§ **READING PASSAGE**:

------------------------------------------------

2004 Giacomo Conterno Barbera d’Alba: The Best Red Wine in a Long Time

Posted on: February 24th, 2014 by

2004 Giacamo Conterno Barbera d'AlbaI chose my last bottle of 2004 Giacomo Conterno Cascina Francia Barbera d’Alba for Saturday’s “Open That Bottle Night” festivities. If this is the first time you’ve heard of the event, you can get the story on Grape Collective. It comes as a once-a-year reminder to not wait for that “special” event to open a bottle. This day gives you a reason to get your corkscrew working, and should inspire you to less postponing when it comes to raiding your cellar.

The pictured Giacomo Conterno Barbera is Exhibit A for why you should be looking at your bottles less, and drinking them more. Hailing from Northern Italy’s storied Piedmont region, the other “B” wines from the region, Barolo and Barbaresco, get the lion’s share of the press and much larger prices. And though many wines made from the Barbera grape are the kind of wines you enjoy with gusto at the table within the first few years after they leave the winery, the Giacomo Conterno is an exception.

------------------------------------------------

§ **DATA EXTRACT**:
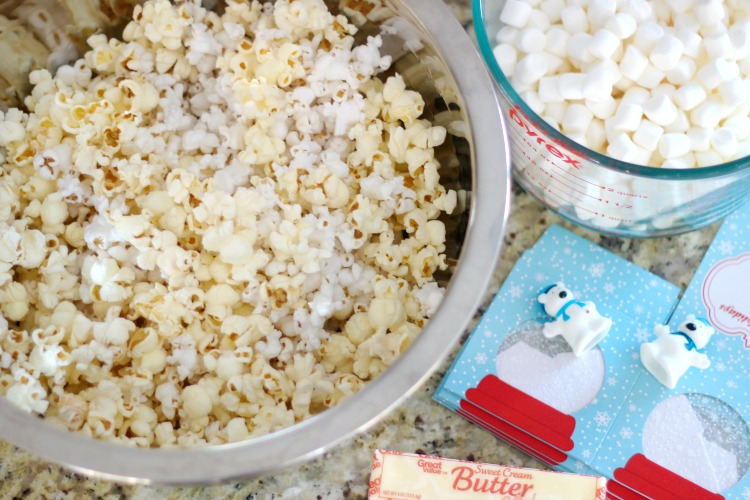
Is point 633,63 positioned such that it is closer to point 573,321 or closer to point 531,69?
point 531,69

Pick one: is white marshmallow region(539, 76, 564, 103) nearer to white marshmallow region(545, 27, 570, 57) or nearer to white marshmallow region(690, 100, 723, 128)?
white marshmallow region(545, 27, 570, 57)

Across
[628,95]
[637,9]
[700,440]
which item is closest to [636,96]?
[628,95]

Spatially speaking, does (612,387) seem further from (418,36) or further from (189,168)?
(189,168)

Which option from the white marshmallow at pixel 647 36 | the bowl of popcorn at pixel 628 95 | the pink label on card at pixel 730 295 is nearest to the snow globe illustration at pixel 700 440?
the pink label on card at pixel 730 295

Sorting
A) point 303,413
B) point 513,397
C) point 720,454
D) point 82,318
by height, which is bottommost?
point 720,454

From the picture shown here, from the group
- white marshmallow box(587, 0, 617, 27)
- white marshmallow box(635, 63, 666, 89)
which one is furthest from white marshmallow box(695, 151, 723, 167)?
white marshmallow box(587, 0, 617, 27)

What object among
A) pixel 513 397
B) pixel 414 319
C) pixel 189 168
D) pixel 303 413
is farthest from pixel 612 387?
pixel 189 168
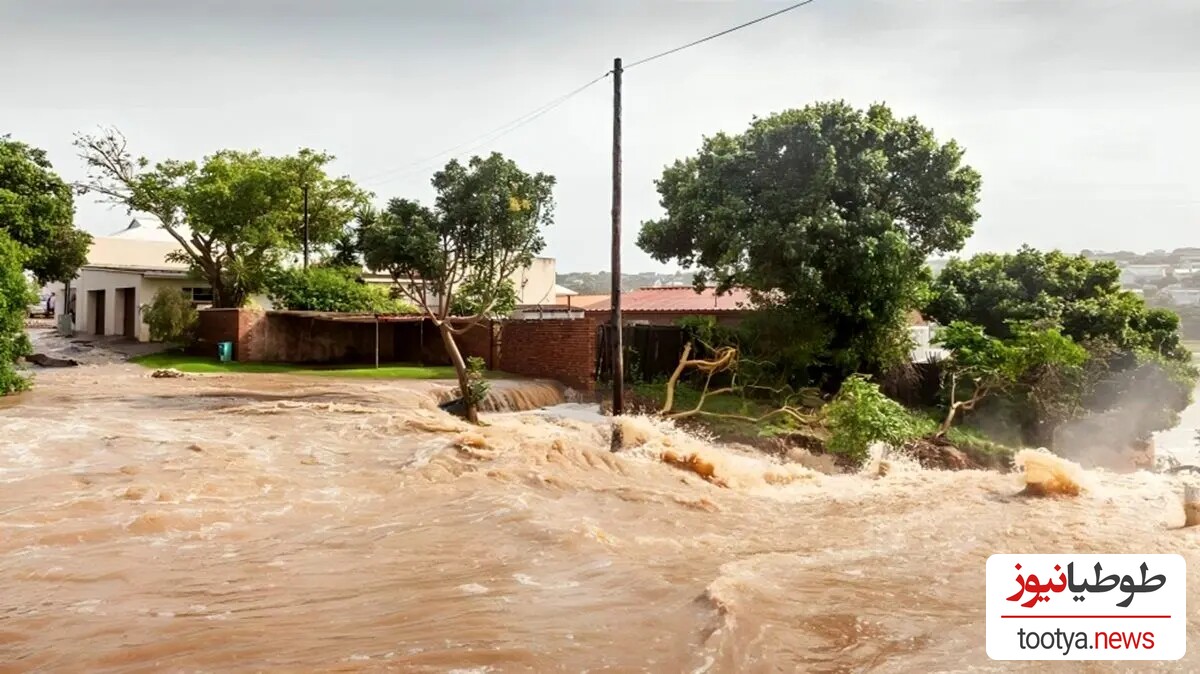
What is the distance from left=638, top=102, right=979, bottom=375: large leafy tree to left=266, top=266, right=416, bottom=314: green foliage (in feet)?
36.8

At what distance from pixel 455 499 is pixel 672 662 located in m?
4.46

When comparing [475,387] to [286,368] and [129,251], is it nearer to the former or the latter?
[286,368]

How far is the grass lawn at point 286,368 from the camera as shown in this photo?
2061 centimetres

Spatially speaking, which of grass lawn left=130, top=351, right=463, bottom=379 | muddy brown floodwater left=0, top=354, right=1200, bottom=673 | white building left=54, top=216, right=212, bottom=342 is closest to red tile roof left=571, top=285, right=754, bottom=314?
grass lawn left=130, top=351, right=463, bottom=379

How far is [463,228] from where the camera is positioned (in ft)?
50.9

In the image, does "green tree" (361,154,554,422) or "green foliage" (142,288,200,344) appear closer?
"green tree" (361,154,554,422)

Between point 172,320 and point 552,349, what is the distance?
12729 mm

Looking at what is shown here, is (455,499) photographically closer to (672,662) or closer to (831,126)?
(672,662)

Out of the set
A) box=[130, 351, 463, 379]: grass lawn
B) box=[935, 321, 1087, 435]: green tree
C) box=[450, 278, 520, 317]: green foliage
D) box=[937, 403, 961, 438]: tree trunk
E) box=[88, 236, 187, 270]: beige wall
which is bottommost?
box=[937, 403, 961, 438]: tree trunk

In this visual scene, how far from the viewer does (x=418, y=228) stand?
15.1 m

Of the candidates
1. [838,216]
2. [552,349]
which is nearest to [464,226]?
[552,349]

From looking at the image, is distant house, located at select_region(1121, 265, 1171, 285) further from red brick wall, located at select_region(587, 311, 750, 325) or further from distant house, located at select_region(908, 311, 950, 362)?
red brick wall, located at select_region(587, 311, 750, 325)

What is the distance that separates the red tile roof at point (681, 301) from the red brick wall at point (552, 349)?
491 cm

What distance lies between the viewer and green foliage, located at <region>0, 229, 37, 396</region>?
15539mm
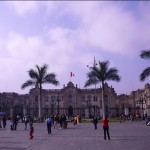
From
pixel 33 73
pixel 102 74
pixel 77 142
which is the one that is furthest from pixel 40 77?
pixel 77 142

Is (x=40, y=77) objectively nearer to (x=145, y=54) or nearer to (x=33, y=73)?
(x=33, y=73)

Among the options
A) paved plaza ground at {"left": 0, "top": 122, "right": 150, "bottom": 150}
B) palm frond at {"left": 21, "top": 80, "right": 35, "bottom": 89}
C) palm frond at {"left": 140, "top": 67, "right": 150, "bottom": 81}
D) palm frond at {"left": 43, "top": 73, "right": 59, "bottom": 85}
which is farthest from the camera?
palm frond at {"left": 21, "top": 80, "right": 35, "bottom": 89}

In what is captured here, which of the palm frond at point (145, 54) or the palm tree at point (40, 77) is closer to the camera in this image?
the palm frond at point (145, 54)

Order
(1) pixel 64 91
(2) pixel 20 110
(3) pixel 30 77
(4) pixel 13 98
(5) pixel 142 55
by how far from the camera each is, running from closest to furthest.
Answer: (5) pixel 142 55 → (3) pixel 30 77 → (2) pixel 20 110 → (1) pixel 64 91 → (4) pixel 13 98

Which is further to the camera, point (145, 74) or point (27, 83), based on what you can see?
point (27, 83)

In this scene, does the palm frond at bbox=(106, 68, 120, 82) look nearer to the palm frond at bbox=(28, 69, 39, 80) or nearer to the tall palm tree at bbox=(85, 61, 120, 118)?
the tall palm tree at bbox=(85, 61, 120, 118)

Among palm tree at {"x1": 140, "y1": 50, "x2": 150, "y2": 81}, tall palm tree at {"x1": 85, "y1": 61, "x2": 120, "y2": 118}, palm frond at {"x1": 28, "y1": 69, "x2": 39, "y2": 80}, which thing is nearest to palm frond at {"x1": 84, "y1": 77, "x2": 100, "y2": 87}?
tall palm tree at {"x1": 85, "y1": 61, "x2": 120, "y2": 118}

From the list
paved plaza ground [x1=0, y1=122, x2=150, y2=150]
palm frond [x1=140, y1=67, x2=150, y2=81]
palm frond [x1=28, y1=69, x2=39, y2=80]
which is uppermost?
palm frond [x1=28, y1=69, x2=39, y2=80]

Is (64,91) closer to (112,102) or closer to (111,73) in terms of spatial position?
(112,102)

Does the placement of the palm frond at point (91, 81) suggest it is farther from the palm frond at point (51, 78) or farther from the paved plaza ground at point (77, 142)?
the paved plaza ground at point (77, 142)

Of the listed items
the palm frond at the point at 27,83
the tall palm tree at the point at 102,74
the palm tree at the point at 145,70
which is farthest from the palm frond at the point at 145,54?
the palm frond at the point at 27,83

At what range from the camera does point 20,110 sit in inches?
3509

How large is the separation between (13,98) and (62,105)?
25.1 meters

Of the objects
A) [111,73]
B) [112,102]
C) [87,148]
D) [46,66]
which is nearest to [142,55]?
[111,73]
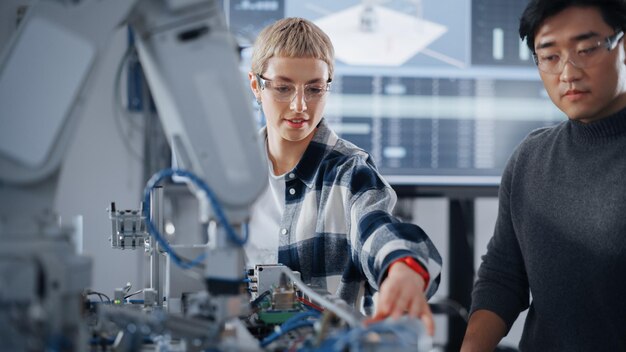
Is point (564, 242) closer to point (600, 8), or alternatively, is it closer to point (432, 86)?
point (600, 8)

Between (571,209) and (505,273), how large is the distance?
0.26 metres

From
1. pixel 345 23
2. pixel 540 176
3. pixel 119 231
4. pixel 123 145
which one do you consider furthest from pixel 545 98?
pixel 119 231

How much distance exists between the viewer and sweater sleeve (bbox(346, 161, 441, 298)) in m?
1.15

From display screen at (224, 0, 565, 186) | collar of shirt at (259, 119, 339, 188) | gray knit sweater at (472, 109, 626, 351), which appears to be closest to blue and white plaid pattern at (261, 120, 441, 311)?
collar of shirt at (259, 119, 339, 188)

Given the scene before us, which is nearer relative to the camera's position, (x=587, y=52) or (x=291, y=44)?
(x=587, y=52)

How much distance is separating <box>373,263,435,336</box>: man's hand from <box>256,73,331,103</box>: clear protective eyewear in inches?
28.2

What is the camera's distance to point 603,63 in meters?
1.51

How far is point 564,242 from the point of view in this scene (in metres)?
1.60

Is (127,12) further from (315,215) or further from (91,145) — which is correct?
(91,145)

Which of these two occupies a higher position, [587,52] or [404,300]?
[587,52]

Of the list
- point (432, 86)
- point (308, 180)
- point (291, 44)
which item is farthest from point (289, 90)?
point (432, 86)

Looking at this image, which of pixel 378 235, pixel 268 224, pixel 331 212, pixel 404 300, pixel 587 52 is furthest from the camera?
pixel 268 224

------------------------------------------------

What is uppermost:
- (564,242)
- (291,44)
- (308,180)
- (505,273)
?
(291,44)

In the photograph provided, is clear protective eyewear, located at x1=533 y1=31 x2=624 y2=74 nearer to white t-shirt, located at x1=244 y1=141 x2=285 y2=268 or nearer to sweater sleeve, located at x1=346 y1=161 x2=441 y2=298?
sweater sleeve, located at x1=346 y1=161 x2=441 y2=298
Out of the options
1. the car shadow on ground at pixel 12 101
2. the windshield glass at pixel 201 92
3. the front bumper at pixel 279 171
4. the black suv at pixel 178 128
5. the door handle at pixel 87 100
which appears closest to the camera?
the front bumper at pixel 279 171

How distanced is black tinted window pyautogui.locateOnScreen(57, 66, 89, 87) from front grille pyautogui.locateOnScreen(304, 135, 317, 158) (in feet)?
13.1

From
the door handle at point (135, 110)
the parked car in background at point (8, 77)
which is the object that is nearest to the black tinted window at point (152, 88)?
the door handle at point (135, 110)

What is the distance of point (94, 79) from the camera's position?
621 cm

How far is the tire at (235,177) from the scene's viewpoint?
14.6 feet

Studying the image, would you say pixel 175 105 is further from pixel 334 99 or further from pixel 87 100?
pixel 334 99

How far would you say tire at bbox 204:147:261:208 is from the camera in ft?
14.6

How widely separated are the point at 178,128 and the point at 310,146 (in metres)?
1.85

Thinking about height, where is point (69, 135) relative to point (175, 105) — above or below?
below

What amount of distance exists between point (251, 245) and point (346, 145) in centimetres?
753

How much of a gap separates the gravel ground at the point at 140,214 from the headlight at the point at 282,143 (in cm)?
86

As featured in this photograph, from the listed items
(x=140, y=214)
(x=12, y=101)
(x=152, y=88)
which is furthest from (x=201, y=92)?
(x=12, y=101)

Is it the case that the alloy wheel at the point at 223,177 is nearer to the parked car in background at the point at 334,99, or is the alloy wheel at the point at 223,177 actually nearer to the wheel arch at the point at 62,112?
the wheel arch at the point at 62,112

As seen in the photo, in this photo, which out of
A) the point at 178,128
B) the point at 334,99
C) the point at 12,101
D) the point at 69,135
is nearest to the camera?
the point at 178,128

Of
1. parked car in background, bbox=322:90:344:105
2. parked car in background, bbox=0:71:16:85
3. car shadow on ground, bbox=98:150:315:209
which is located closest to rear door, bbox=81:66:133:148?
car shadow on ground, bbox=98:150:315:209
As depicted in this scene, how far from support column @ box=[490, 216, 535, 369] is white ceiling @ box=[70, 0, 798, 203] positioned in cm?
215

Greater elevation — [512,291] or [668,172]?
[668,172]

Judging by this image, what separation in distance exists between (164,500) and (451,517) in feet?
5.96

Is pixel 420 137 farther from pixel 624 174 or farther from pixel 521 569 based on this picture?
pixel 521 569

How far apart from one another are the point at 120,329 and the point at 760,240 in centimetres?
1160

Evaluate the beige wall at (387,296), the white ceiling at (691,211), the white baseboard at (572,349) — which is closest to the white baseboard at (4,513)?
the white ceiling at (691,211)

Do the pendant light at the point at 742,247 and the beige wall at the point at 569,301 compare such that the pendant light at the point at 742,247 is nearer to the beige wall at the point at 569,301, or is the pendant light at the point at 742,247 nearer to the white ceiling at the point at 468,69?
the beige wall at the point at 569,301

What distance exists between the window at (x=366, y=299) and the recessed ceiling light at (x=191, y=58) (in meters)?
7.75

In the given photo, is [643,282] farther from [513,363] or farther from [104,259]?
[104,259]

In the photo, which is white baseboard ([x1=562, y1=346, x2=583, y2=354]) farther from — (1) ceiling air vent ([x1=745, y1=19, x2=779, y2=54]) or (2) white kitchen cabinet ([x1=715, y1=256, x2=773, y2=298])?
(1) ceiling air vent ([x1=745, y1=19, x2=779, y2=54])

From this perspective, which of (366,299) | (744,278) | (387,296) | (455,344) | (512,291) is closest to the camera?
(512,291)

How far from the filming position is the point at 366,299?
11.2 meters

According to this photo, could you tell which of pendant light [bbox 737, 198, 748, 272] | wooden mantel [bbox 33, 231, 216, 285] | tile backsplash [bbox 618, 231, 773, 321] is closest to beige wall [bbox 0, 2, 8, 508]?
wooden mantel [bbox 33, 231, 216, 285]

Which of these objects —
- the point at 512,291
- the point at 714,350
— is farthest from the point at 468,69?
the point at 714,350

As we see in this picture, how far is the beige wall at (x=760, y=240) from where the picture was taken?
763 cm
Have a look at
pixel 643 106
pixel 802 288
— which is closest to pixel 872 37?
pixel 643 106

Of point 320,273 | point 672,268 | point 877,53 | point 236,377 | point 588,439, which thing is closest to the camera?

------------------------------------------------

Quote the wine review from "Posted on: February" up to and including "raiding your cellar.". Work from the wine review alone.

Posted on: February 24th, 2014 by

2004 Giacamo Conterno Barbera d'AlbaI chose my last bottle of 2004 Giacomo Conterno Cascina Francia Barbera d’Alba for Saturday’s “Open That Bottle Night” festivities. If this is the first time you’ve heard of the event, you can get the story on Grape Collective. It comes as a once-a-year reminder to not wait for that “special” event to open a bottle. This day gives you a reason to get your corkscrew working, and should inspire you to less postponing when it comes to raiding your cellar.